───── Data to use
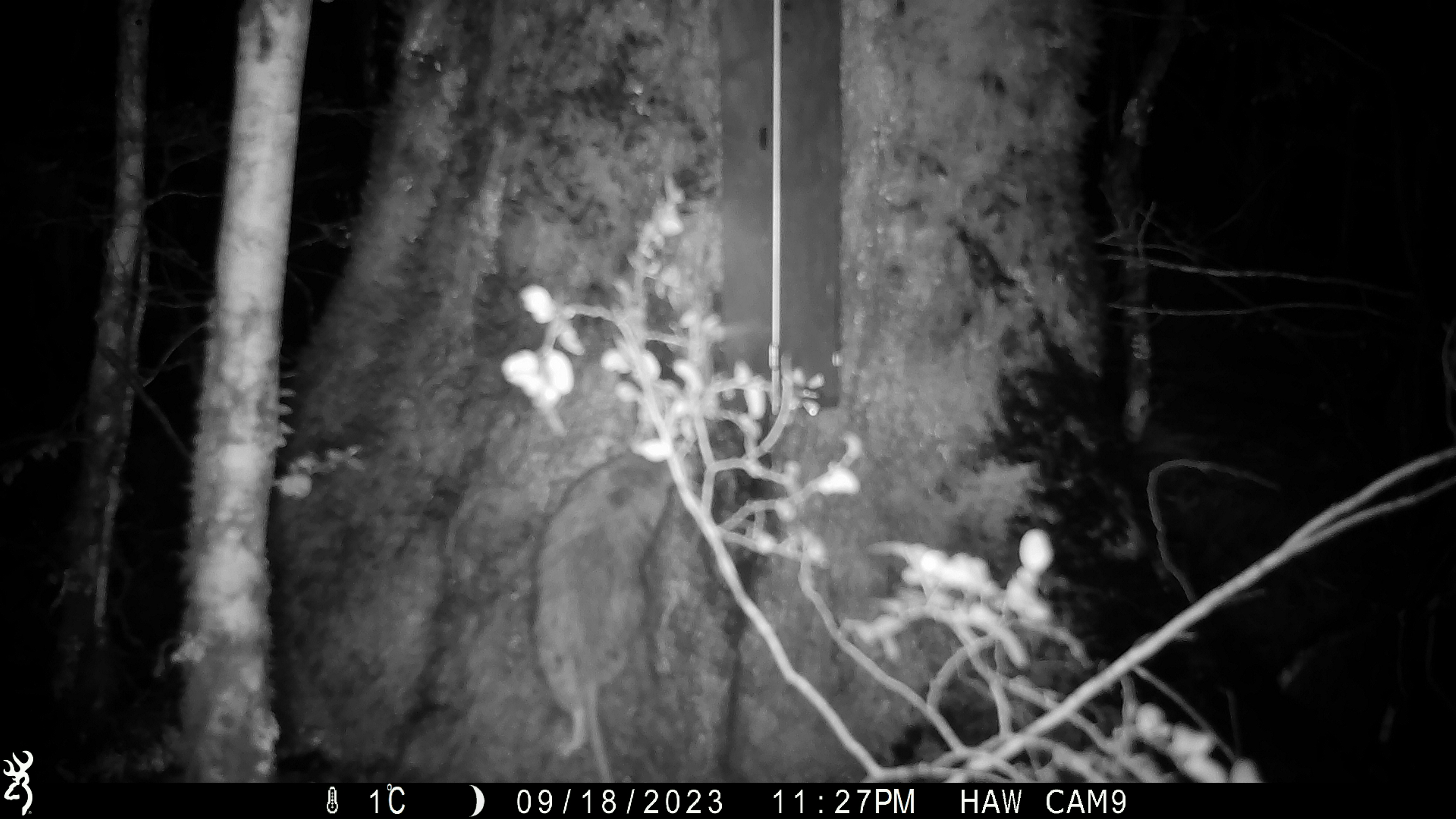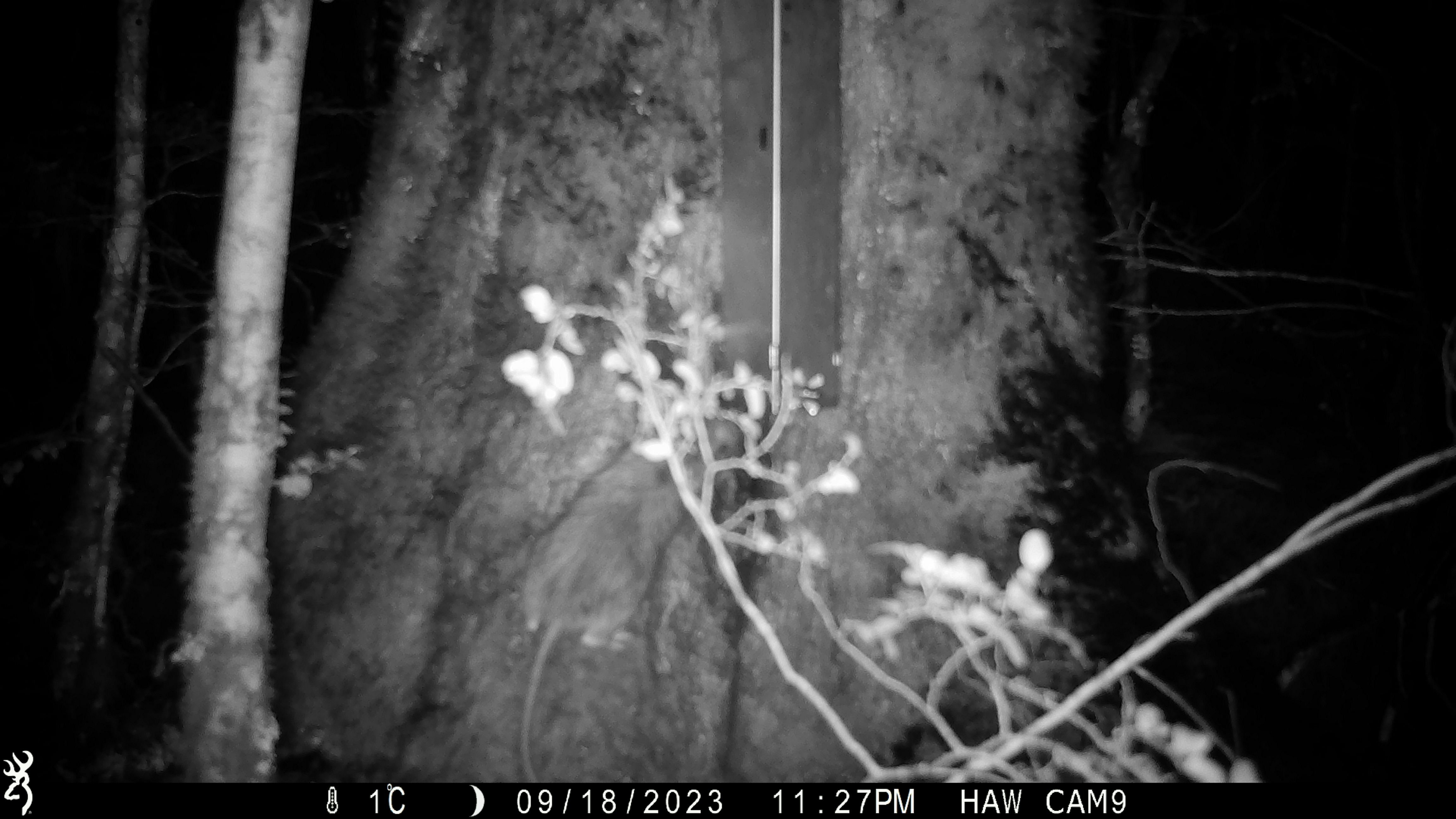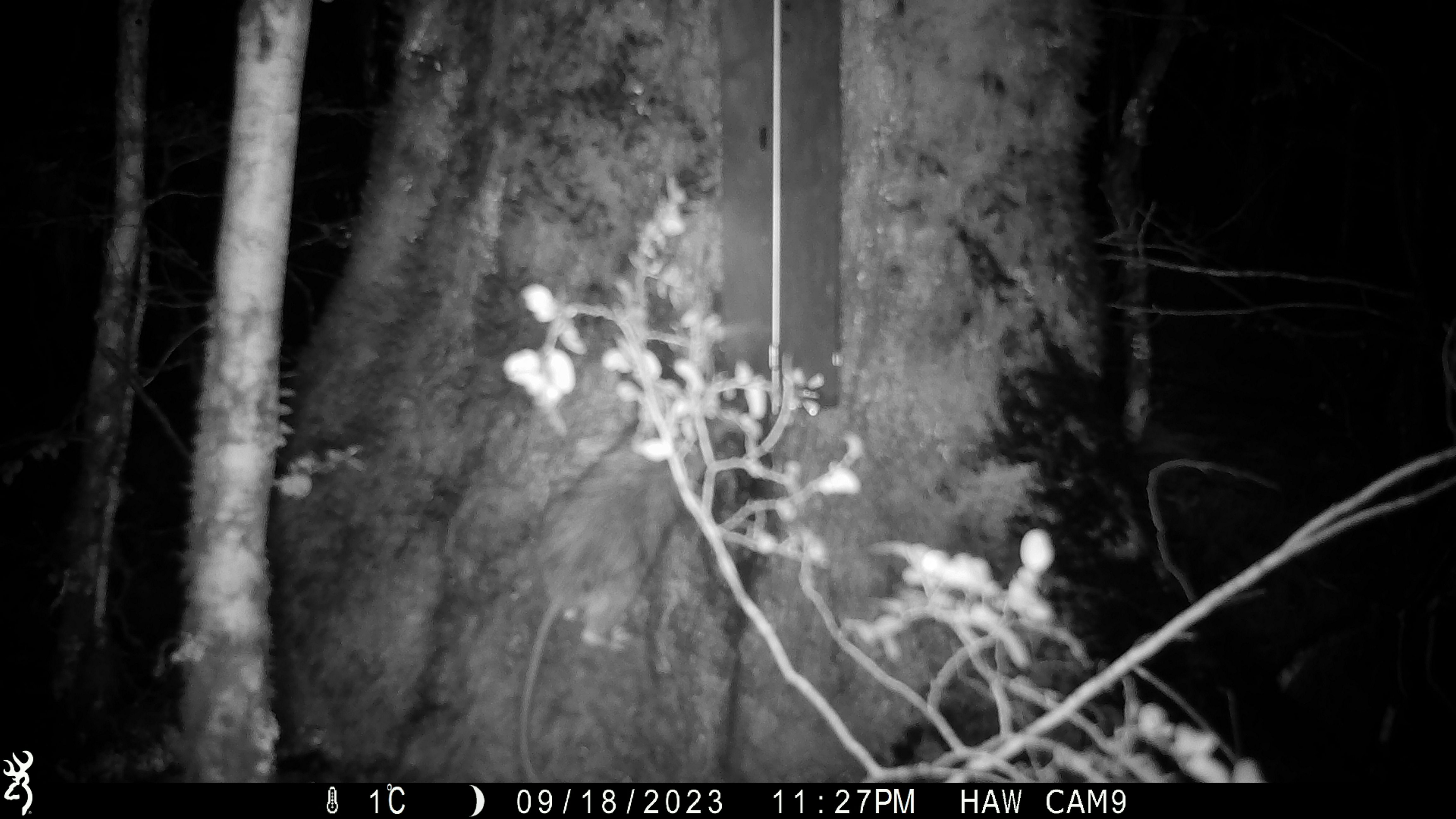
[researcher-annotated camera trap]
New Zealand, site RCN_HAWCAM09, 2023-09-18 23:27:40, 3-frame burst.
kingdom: Animalia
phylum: Chordata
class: Mammalia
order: Rodentia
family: Muridae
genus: Rattus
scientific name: Rattus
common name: rat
Rat (Rattus).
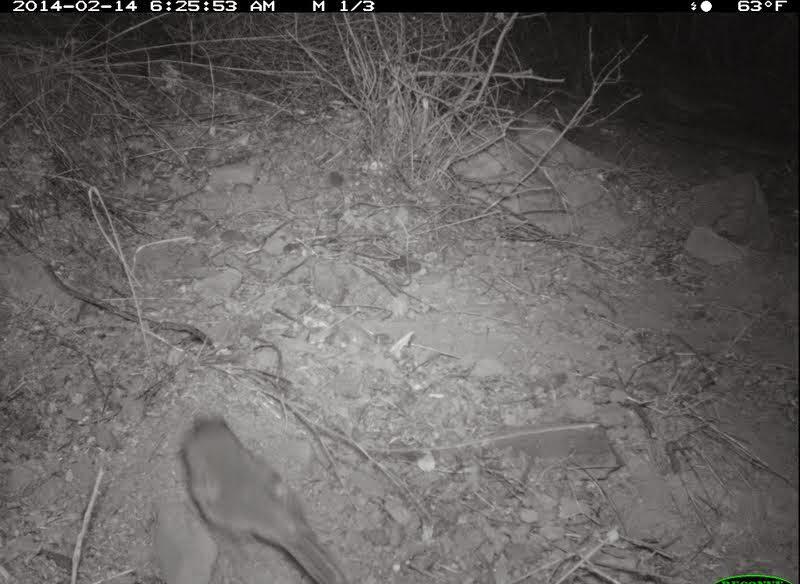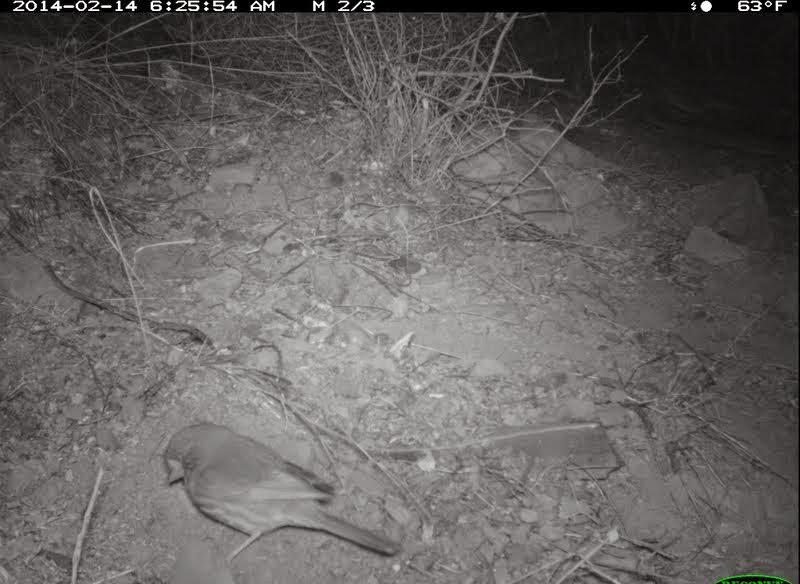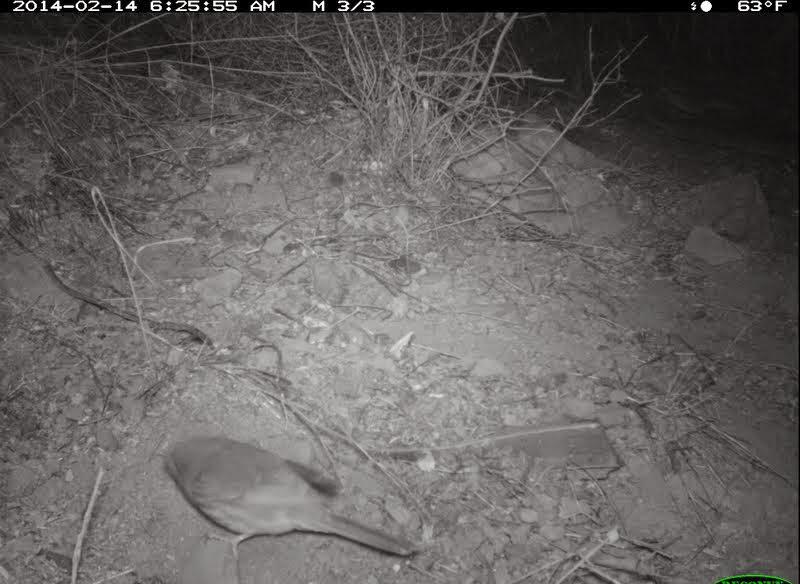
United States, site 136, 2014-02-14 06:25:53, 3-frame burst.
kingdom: Animalia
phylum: Chordata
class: Aves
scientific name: Aves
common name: bird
Bird (Aves).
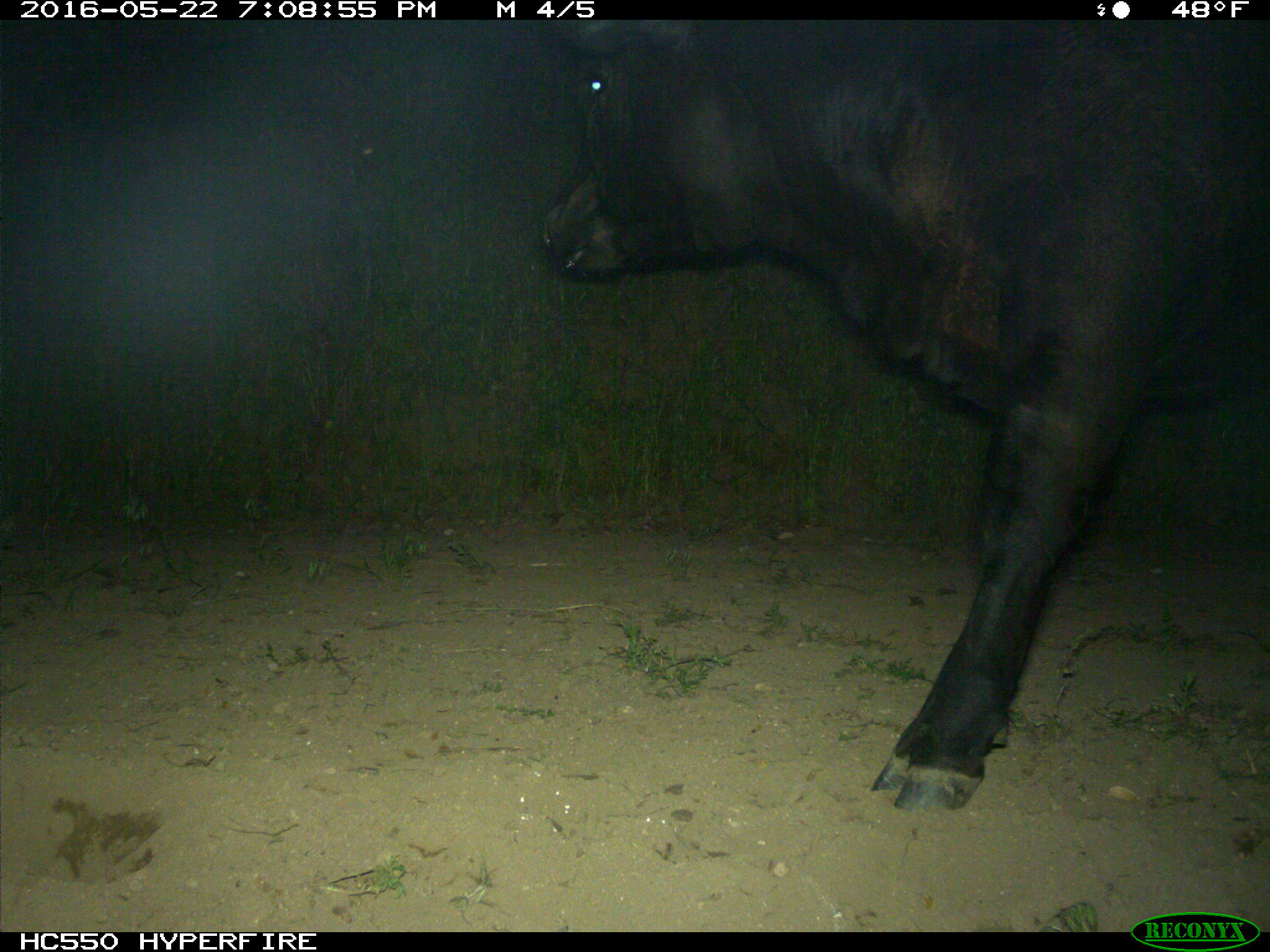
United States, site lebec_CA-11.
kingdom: Animalia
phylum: Chordata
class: Mammalia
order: Artiodactyla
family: Bovidae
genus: Bos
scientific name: Bos taurus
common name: domestic cow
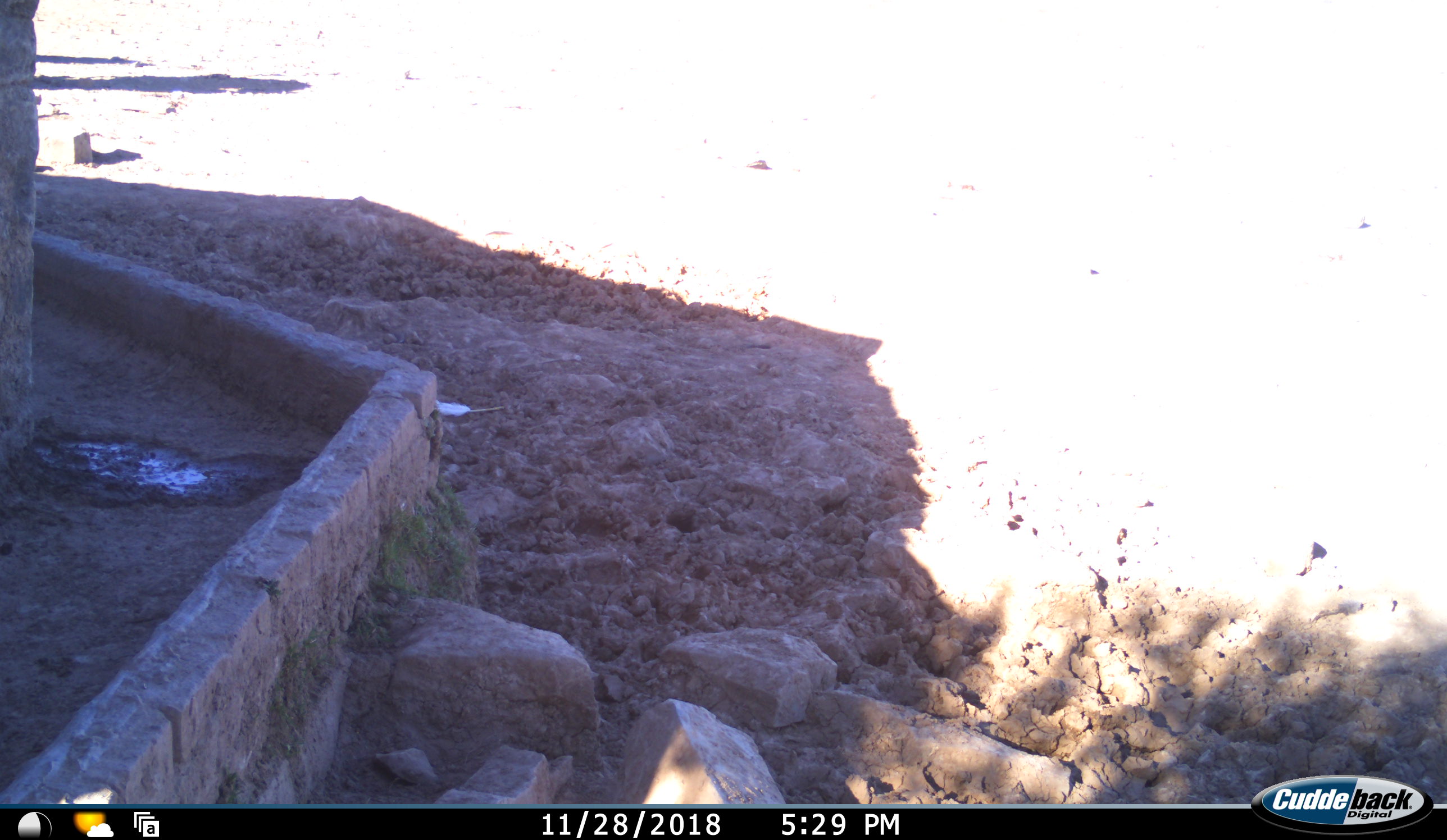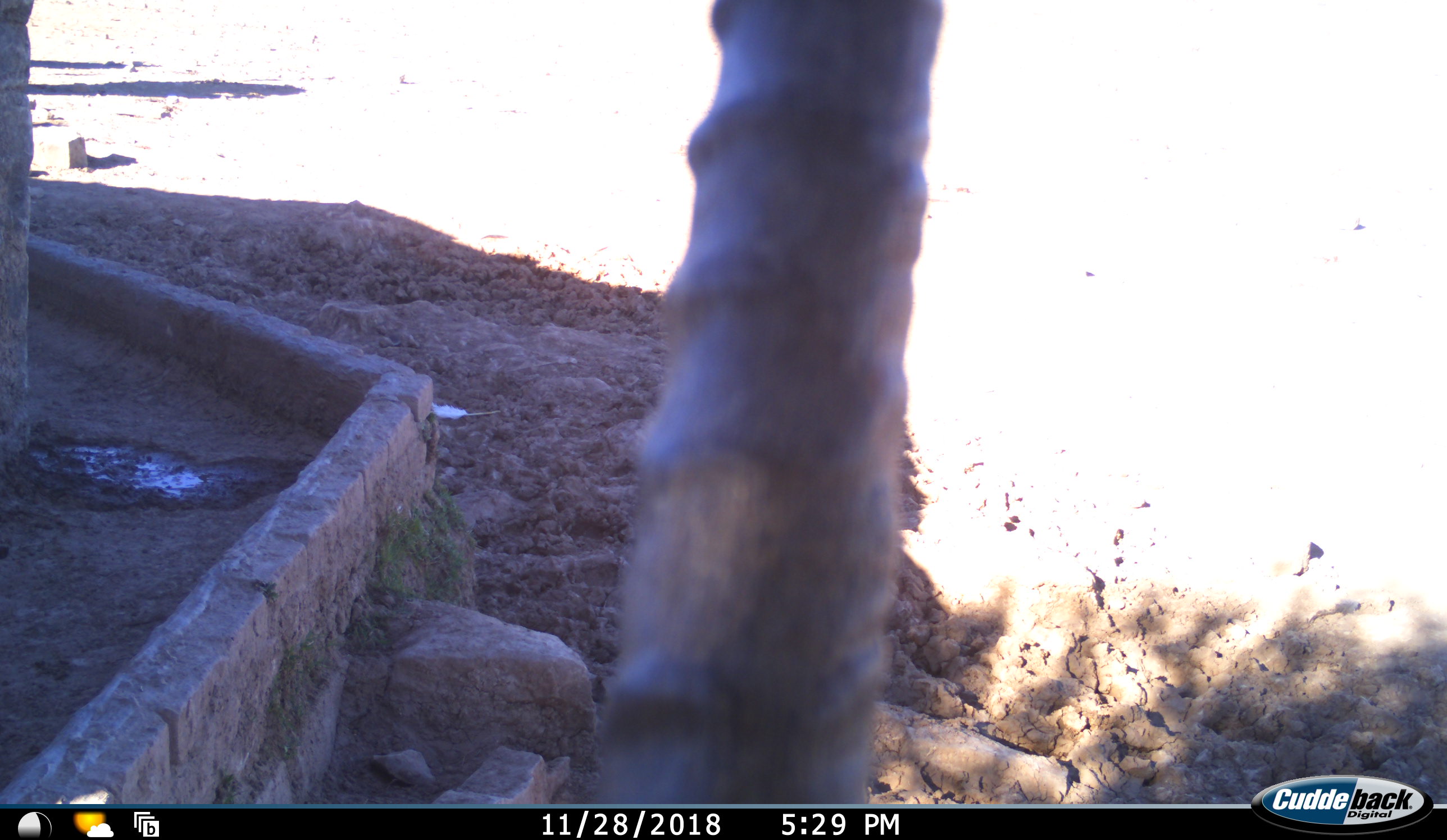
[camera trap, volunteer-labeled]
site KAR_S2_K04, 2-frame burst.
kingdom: Animalia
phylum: Chordata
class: Mammalia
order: Artiodactyla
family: Bovidae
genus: Oryx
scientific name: Oryx gazella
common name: gemsbok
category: oryx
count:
──────────
Output everything in the material exactly. Pictures stay out of it.

--- Written solution ---
[researcher-annotated camera trap]
New Zealand, site RCN_HAWCAM09, 2023-09-18 23:27:40, 3-frame burst.
kingdom: Animalia
phylum: Chordata
class: Mammalia
order: Rodentia
family: Muridae
genus: Rattus
scientific name: Rattus
common name: rat
Rat (Rattus).
United States, site 136, 2014-02-14 06:25:53, 3-frame burst.
kingdom: Animalia
phylum: Chordata
class: Aves
scientific name: Aves
common name: bird
Bird (Aves).
United States, site lebec_CA-11.
kingdom: Animalia
phylum: Chordata
class: Mammalia
order: Artiodactyla
family: Bovidae
genus: Bos
scientific name: Bos taurus
common name: domestic cow
[camera trap, volunteer-labeled]
site KAR_S2_K04, 2-frame burst.
kingdom: Animalia
phylum: Chordata
class: Mammalia
order: Artiodactyla
family: Bovidae
genus: Oryx
scientific name: Oryx gazella
common name: gemsbok
category: oryx
count:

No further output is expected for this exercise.